Data supplied:
= Beginning of Section =
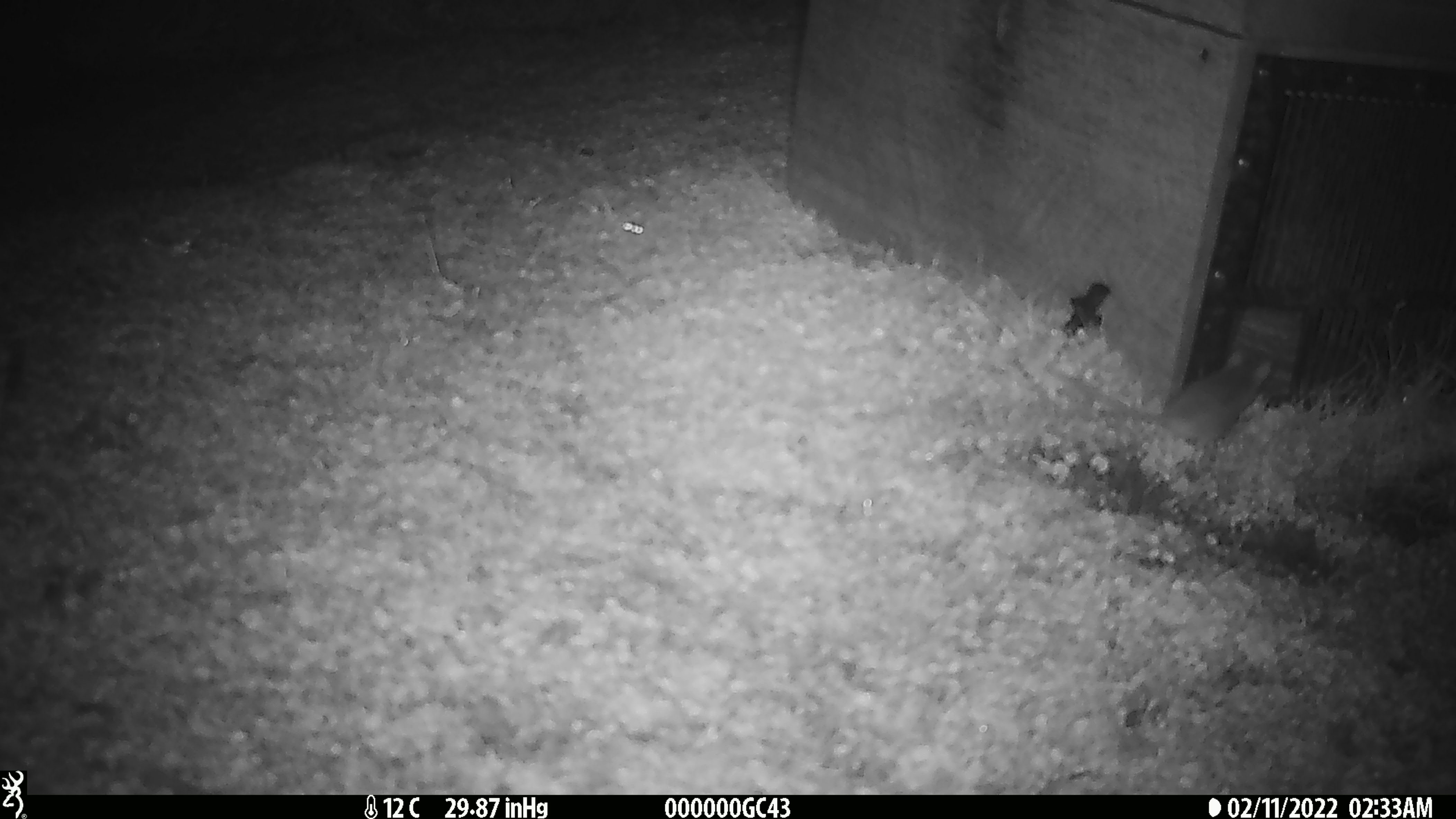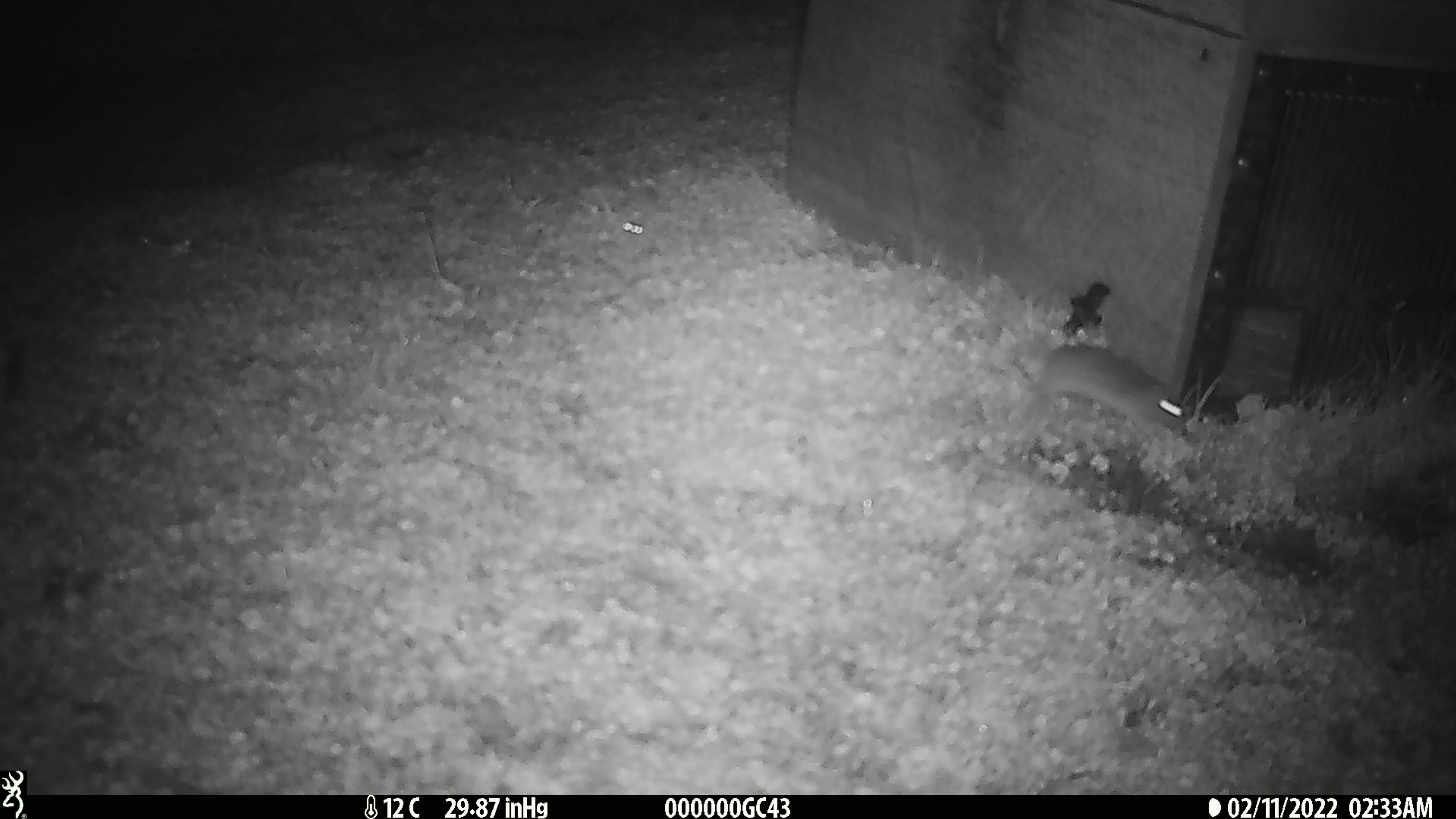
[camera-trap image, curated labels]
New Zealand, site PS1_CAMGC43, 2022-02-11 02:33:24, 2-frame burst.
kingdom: Animalia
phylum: Chordata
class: Mammalia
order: Rodentia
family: Muridae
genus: Mus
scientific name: Mus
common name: mouse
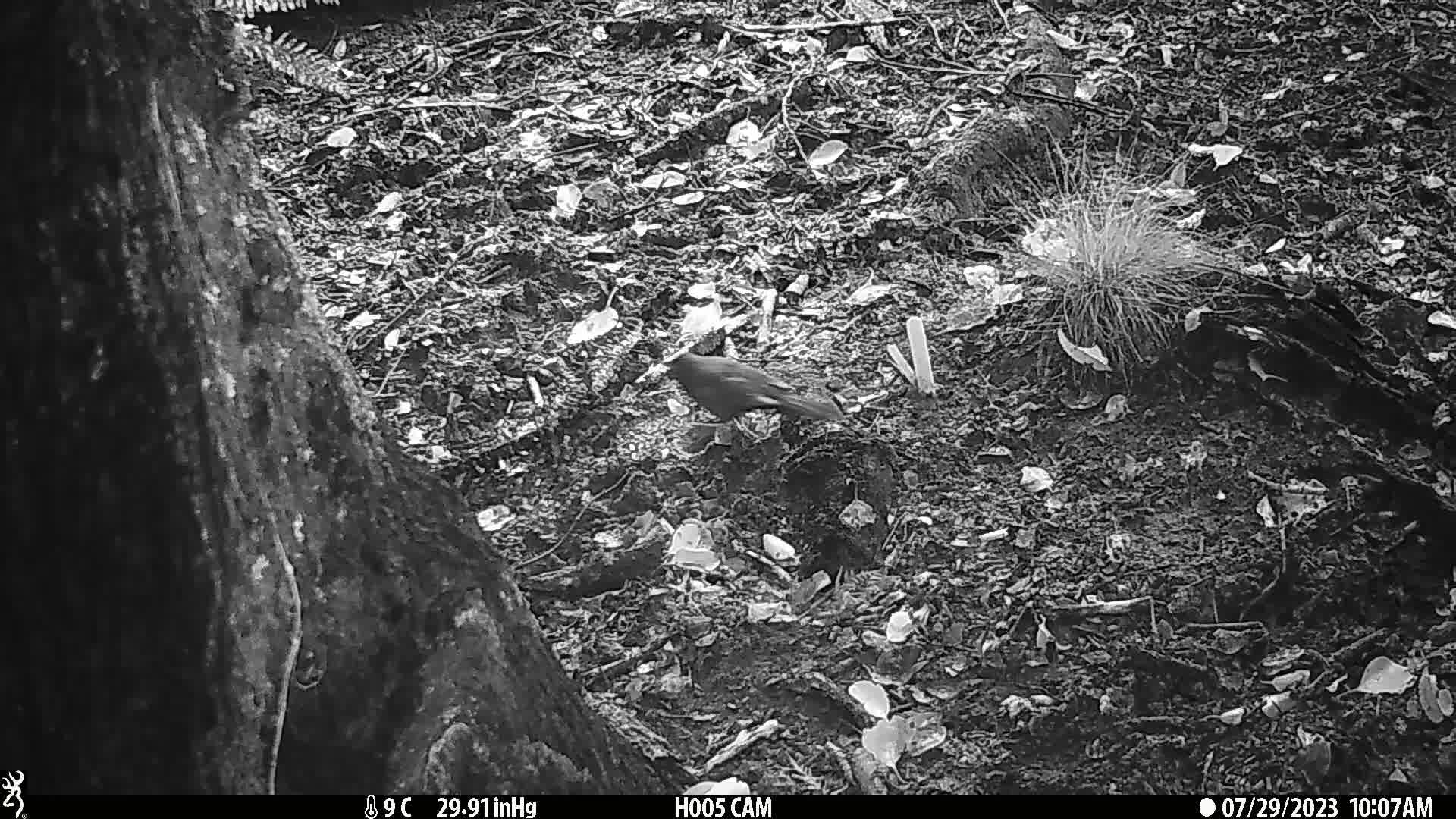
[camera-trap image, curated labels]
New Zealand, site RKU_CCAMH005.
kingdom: Animalia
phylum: Chordata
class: Aves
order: Passeriformes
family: Turdidae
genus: Turdus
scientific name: Turdus merula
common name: eurasian blackbird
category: blackbird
Blackbird (eurasian blackbird) (Turdus merula).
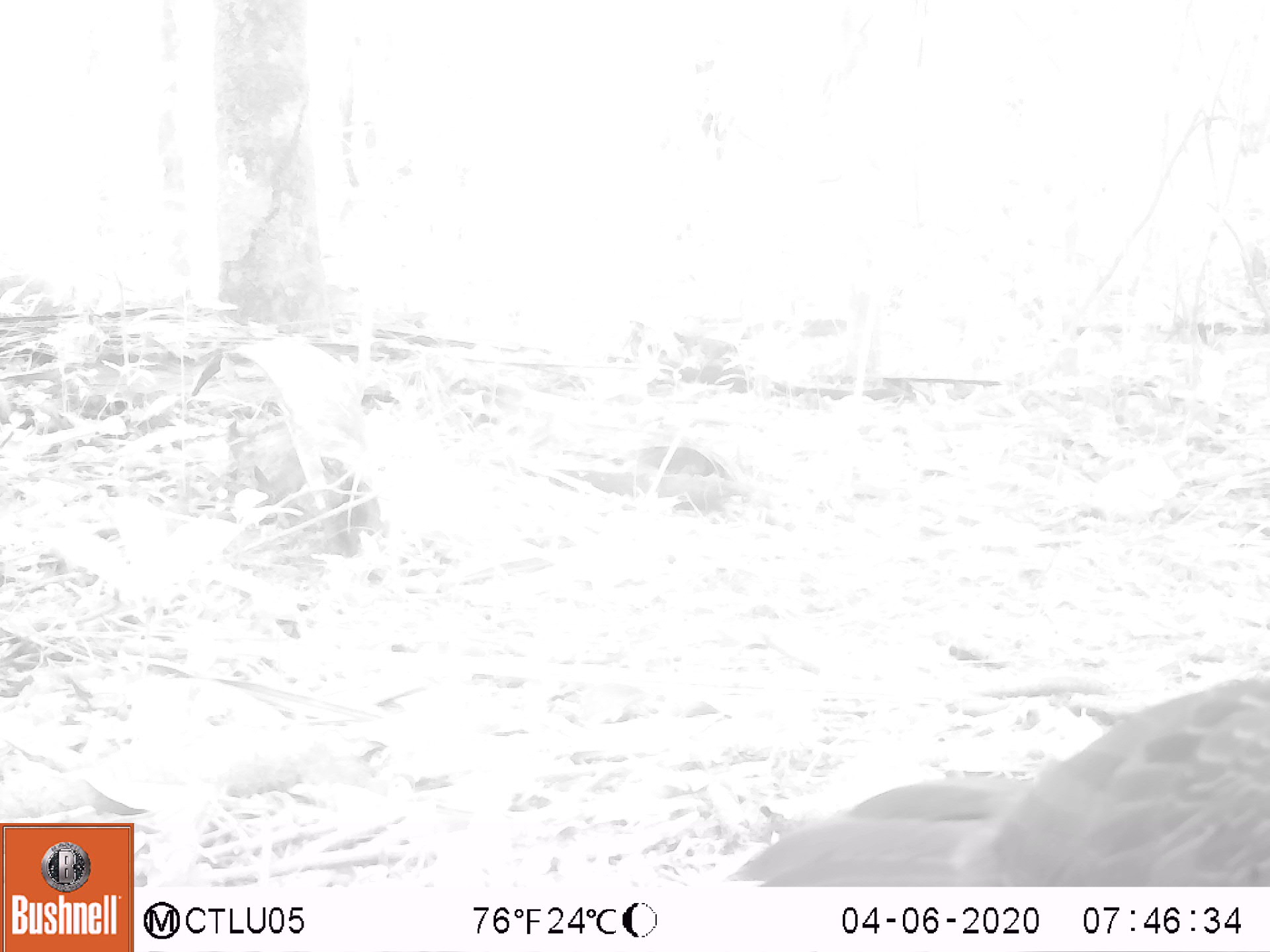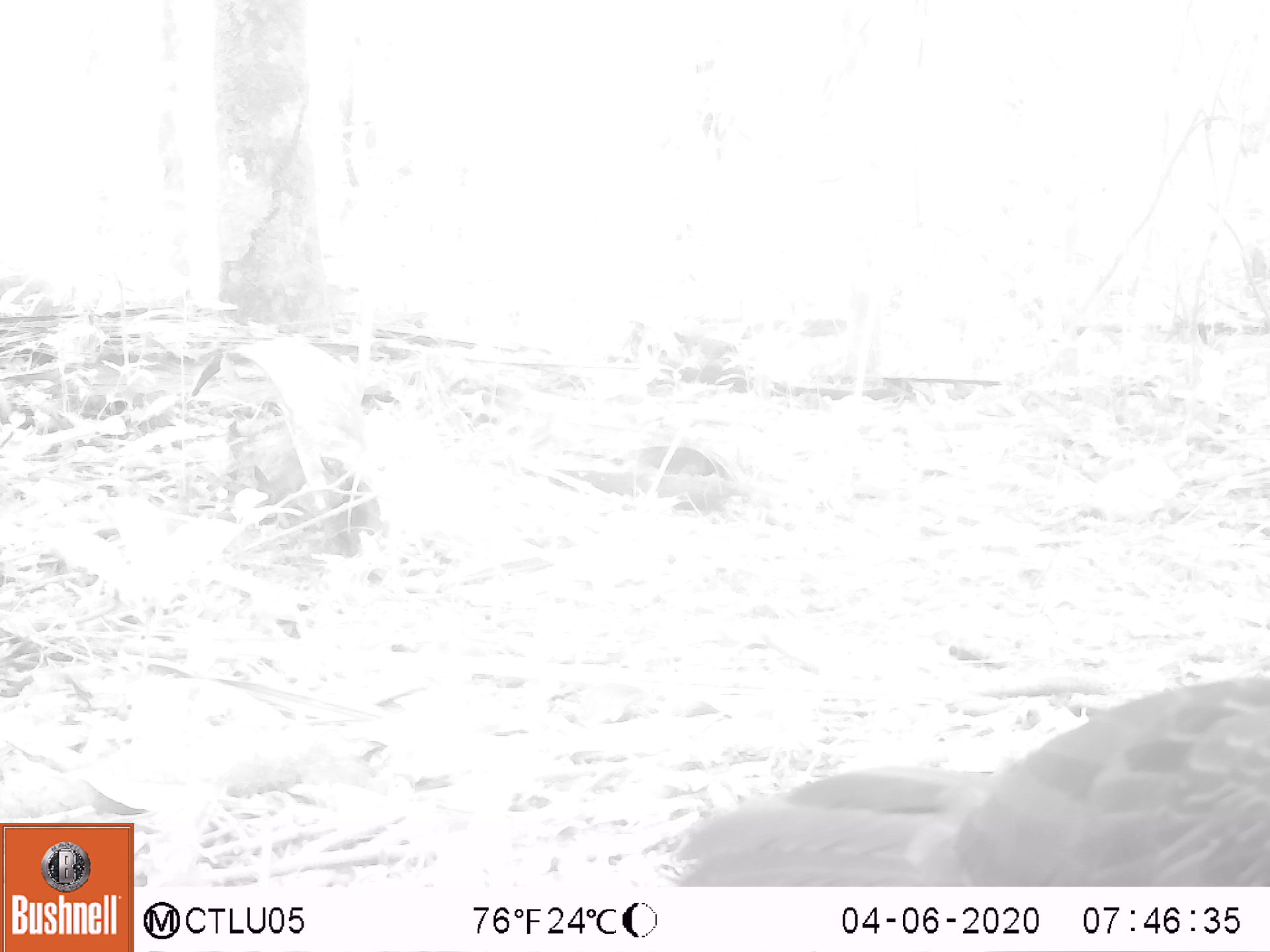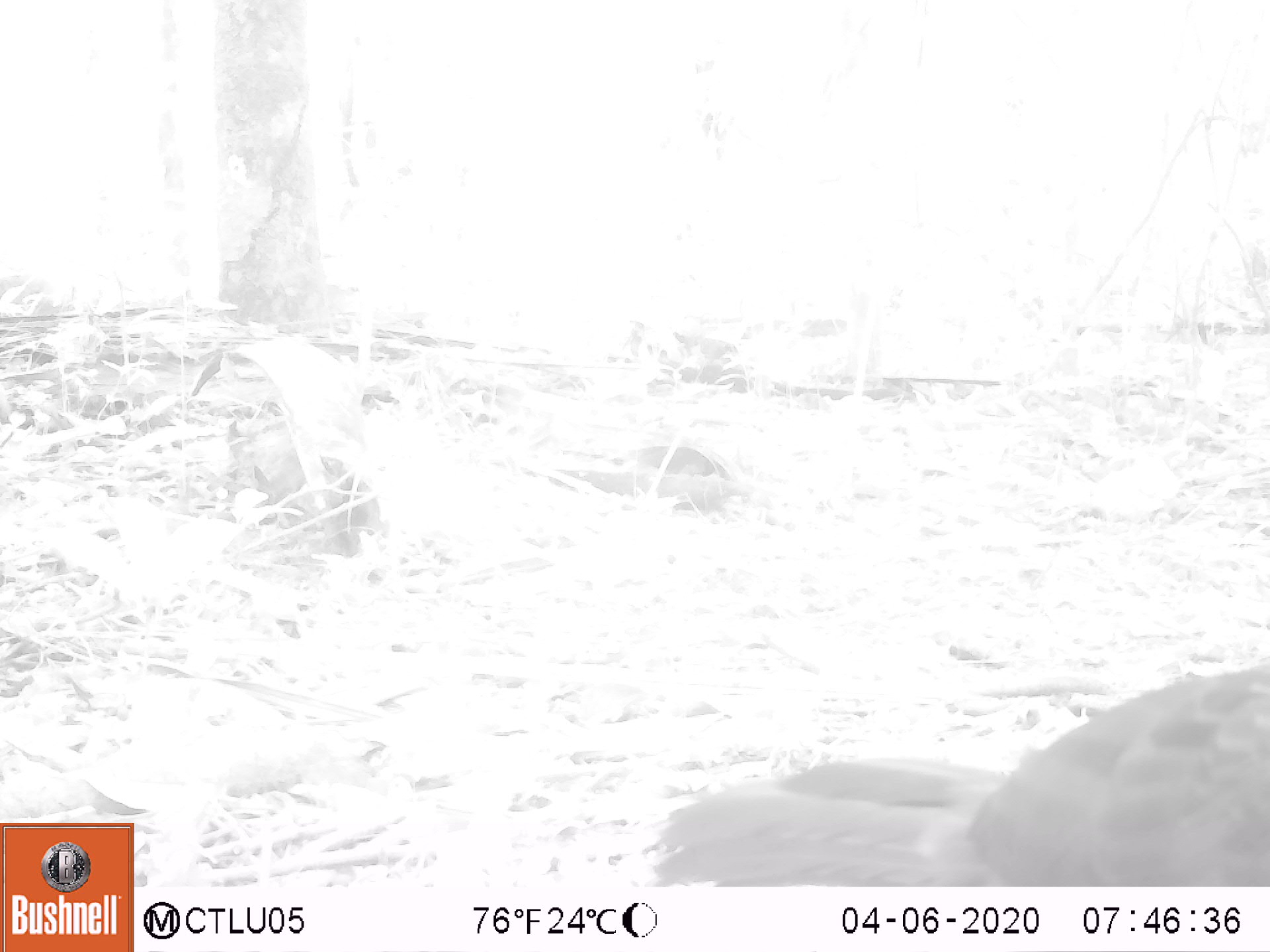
= End of Section =
Problem description: Print the listing exactly, minus any pictures.

Response to the exercise:
[camera-trap image, curated labels]
New Zealand, site PS1_CAMGC43, 2022-02-11 02:33:24, 2-frame burst.
kingdom: Animalia
phylum: Chordata
class: Mammalia
order: Rodentia
family: Muridae
genus: Mus
scientific name: Mus
common name: mouse
[camera-trap image, curated labels]
New Zealand, site RKU_CCAMH005.
kingdom: Animalia
phylum: Chordata
class: Aves
order: Passeriformes
family: Turdidae
genus: Turdus
scientific name: Turdus merula
common name: eurasian blackbird
category: blackbird
Blackbird (eurasian blackbird) (Turdus merula).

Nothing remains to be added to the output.